Nynke keek hem aan toen hij zijn plannen aan haar vertelde en ze zweeg. Toen wendde ze zich af en ging verder met haar werk.

Neele vroeg slechts: ‘Marieke? Van Peter Johannes? Over wie we het eerder hadden?’ De toon van haar stem was niet plezierig. Hij zei echter: ‘Ja. Die.’
Ook zij zweeg. Toen knikte ze. ‘Je weet wat ik je over haar gezegd heb. Maar desondanks: ik wens je veel geluk.’ Oprecht klonk het niet.
Het kon hem niets schelen. Marieke werd zijn vrouw en daar ging het om.

14

1564

Hij had die ochtend een bijzonder moment. Het was alsof de dag die net begonnen was al zijn geheimen al prijsgaf en zich voor zijn ogen ontrolde, en hij vooraf wist hoe het zou verlopen.
Hij verwonderde zich hierover en vroeg zich af of deze profetische blik bewaarheid zou worden.

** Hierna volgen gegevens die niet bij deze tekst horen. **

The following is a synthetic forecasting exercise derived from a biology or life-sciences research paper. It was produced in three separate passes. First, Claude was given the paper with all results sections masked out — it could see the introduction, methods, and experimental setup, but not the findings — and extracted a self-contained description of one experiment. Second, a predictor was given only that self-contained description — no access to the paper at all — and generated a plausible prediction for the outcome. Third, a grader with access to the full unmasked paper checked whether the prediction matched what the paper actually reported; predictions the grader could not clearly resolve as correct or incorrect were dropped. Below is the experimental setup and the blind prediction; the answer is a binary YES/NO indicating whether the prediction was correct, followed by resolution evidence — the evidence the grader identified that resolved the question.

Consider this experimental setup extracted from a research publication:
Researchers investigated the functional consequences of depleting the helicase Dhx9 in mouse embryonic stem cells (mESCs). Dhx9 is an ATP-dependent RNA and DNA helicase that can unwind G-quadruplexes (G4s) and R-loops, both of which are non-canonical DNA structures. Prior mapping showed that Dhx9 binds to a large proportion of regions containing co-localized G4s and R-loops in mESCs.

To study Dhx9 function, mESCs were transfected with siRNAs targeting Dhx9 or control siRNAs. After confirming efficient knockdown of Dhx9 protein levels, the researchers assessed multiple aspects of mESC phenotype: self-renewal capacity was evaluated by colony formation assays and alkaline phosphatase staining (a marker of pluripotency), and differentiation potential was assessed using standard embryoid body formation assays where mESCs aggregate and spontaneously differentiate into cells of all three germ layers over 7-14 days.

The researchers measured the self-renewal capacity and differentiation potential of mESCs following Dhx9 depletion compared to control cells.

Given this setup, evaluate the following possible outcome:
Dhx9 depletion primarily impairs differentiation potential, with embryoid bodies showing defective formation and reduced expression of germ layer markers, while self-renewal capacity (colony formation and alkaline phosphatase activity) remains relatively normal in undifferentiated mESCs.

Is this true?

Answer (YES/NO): NO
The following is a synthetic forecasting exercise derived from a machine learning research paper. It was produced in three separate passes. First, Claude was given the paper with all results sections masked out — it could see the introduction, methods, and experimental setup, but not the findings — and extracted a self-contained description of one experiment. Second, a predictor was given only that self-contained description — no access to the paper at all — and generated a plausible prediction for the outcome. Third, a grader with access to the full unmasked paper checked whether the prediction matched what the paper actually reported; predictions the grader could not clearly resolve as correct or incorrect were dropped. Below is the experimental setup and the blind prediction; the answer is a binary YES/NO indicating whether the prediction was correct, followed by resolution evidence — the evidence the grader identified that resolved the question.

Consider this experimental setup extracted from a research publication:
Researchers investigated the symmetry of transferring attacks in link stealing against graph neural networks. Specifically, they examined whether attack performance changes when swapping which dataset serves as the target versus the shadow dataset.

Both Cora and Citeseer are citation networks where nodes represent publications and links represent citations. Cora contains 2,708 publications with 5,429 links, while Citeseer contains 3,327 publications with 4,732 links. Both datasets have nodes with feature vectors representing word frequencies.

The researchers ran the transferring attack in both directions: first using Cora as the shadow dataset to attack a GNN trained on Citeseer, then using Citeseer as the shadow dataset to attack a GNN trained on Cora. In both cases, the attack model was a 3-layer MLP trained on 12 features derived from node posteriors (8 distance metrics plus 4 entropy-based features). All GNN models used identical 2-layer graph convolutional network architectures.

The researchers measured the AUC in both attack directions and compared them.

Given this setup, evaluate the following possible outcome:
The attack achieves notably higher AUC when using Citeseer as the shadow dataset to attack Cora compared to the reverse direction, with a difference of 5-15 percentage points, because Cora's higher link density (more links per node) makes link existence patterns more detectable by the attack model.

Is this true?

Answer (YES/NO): NO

Hem wachtte een vergadering, en hij voorvoelde spanning.

Hij legde de ganzenveer neer en drukte de kurk op het inktpotje. Hij keek toe hoe de leenmannen één voor één opstonden, groetten en de raadskamer verlieten waarin net de vergadering van het stadsbestuur had plaatsgevonden. De baljuw stond bij het raam en keek naar buiten. Hij voelde hoe de gespannen sfeer met het vertrek van de leenmannen langzaam afnam. Hij keek uit zijn ooghoeken naar de baljuw en zag hoe die daar stond, in het binnenvallende grijze licht, de vuisten gebald en een verbeten trek op zijn gezicht.
Hij dacht terug aan de turbulent verlopen vergadering en hij vroeg zich af hoe hij de kern van de woordenwisseling in de notulen moest vastleggen.